• _PROBLEM DESCRIPTION_
Put the items below into a two-column CSV with the headers item_text and answer, one row per item. Enclose each value in double quotes as a single field, and replace any line breaks with spaces.

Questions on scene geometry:

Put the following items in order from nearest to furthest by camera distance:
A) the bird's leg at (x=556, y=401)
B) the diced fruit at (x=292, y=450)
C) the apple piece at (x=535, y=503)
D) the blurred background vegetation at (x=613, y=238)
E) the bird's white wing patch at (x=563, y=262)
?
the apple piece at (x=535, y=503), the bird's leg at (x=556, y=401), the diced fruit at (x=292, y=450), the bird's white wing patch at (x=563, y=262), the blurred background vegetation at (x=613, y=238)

• _COMPLETED TASK_
item_text,answer
"Put the following items in order from nearest to furthest by camera distance: A) the bird's leg at (x=556, y=401) B) the diced fruit at (x=292, y=450) C) the apple piece at (x=535, y=503) D) the blurred background vegetation at (x=613, y=238) E) the bird's white wing patch at (x=563, y=262) ?","the apple piece at (x=535, y=503), the bird's leg at (x=556, y=401), the diced fruit at (x=292, y=450), the bird's white wing patch at (x=563, y=262), the blurred background vegetation at (x=613, y=238)"